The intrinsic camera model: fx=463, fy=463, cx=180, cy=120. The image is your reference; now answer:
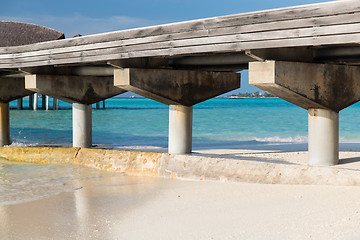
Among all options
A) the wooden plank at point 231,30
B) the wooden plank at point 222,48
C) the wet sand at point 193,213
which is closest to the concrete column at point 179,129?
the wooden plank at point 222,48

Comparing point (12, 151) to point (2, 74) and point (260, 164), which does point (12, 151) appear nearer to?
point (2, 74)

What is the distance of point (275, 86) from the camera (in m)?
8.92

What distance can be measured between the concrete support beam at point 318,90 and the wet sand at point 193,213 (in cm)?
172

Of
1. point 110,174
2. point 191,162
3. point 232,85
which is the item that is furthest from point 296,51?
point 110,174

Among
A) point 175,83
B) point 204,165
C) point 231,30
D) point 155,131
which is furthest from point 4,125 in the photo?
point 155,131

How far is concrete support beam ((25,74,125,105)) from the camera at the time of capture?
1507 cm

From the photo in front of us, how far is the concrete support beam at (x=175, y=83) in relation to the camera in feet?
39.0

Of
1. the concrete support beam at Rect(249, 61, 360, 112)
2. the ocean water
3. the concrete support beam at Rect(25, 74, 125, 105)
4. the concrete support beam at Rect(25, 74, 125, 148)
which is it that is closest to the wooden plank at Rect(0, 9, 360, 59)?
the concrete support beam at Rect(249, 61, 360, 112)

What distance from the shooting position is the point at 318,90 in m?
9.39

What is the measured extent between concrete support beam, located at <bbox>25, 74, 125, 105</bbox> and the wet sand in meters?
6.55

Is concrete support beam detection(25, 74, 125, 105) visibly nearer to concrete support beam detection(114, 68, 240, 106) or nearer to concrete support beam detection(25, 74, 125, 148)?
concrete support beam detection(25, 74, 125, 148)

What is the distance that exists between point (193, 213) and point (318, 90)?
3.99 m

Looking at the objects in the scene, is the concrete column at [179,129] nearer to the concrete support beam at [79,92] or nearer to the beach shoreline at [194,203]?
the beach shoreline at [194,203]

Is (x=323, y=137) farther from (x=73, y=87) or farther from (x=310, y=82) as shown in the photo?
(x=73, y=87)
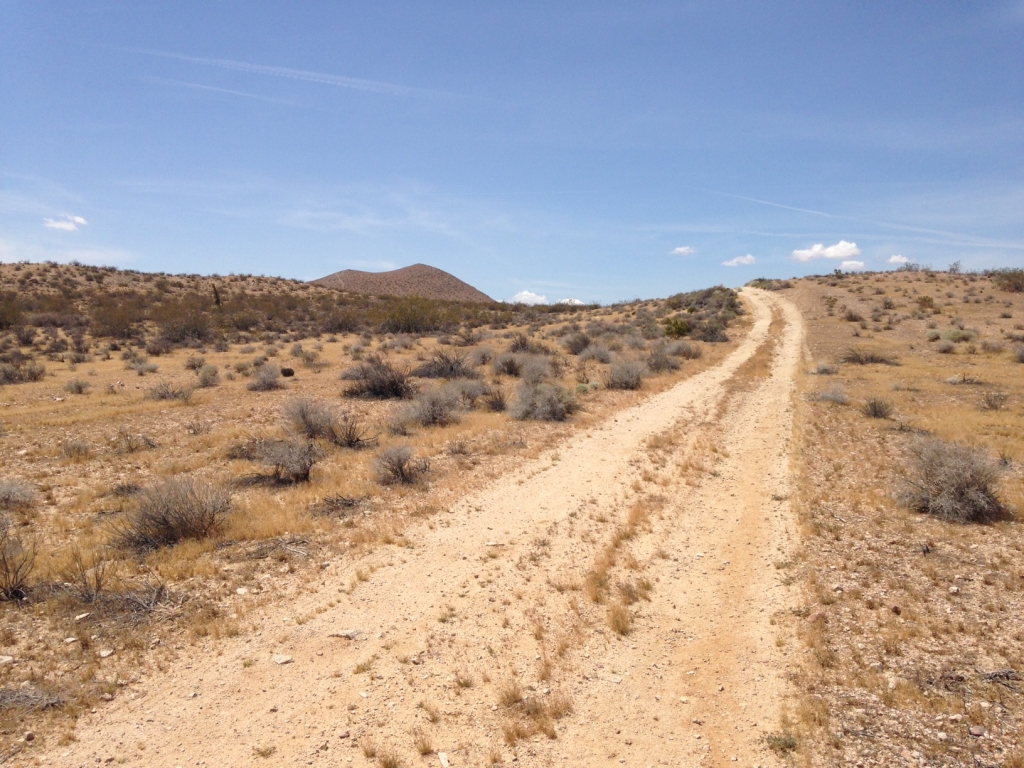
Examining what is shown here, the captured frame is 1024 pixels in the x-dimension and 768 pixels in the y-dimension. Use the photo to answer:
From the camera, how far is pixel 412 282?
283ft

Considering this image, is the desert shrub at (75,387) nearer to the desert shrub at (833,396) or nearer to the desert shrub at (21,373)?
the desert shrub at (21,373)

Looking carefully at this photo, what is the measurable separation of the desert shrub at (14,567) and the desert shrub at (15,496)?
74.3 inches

* [Directive] Please rewrite all of the rows above, changing every "wet sand" to "damp sand" and leaving everything else as it is. Omit the pictures.

* [Answer to the exercise]
The intrinsic camera model: fx=463, fy=463, cx=180, cy=120. The image is your reference; now answer:
Among all options
A) the wooden plank at point 231,30
B) the wooden plank at point 222,48
C) the damp sand at point 193,213
which is closest to the concrete column at point 179,129?
the wooden plank at point 222,48

Comparing point (12, 151) to point (2, 74) and point (260, 164), which does point (12, 151) appear nearer to?
point (2, 74)

What is the distance of point (275, 86) from the camera (in m)?
8.92

What distance can be measured between the concrete support beam at point 318,90 and the damp sand at point 193,213 (in cm)?
172

Of
1. point 110,174
2. point 191,162
3. point 232,85
which is the item that is furthest from point 296,51?
point 110,174

Among
A) point 175,83
B) point 204,165
C) point 231,30
D) point 155,131
which is furthest from point 4,125 in the photo?
point 155,131

How far is concrete support beam ((25,74,125,105)) from the camera at the time of capture?
1507 cm

From the photo in front of us, how far is the concrete support beam at (x=175, y=83) in relation to the camera in feet?
39.0

Of
1. the concrete support beam at Rect(249, 61, 360, 112)
2. the ocean water
3. the concrete support beam at Rect(25, 74, 125, 105)
4. the concrete support beam at Rect(25, 74, 125, 148)
which is it that is closest to the wooden plank at Rect(0, 9, 360, 59)?
the concrete support beam at Rect(249, 61, 360, 112)

What distance from the shooting position is the point at 318,90 in m?
9.39

What is the measured extent between concrete support beam, located at <bbox>25, 74, 125, 105</bbox> and the damp sand in meters?
6.55

Is concrete support beam detection(25, 74, 125, 105) visibly nearer to concrete support beam detection(114, 68, 240, 106) or nearer to concrete support beam detection(25, 74, 125, 148)?
concrete support beam detection(25, 74, 125, 148)

What is the distance that exists between point (193, 213) and point (318, 90)?
3.99 m

Looking at the objects in the scene, is the concrete column at [179,129] nearer to the concrete support beam at [79,92] or nearer to the beach shoreline at [194,203]?
the beach shoreline at [194,203]

Is (x=323, y=137) farther from (x=73, y=87) or farther from (x=310, y=82) as shown in the photo?
(x=73, y=87)
Examining what is shown here, the captured frame is 1024 pixels in the x-dimension and 768 pixels in the y-dimension. Use the photo to answer:
From the camera, how far is pixel 412 282?
283ft

Considering this image, is the desert shrub at (75,387) nearer to the desert shrub at (833,396) or nearer to the desert shrub at (21,373)?
the desert shrub at (21,373)

Looking carefully at this photo, what is the measurable separation of the desert shrub at (14,567) and the desert shrub at (15,496)?
74.3 inches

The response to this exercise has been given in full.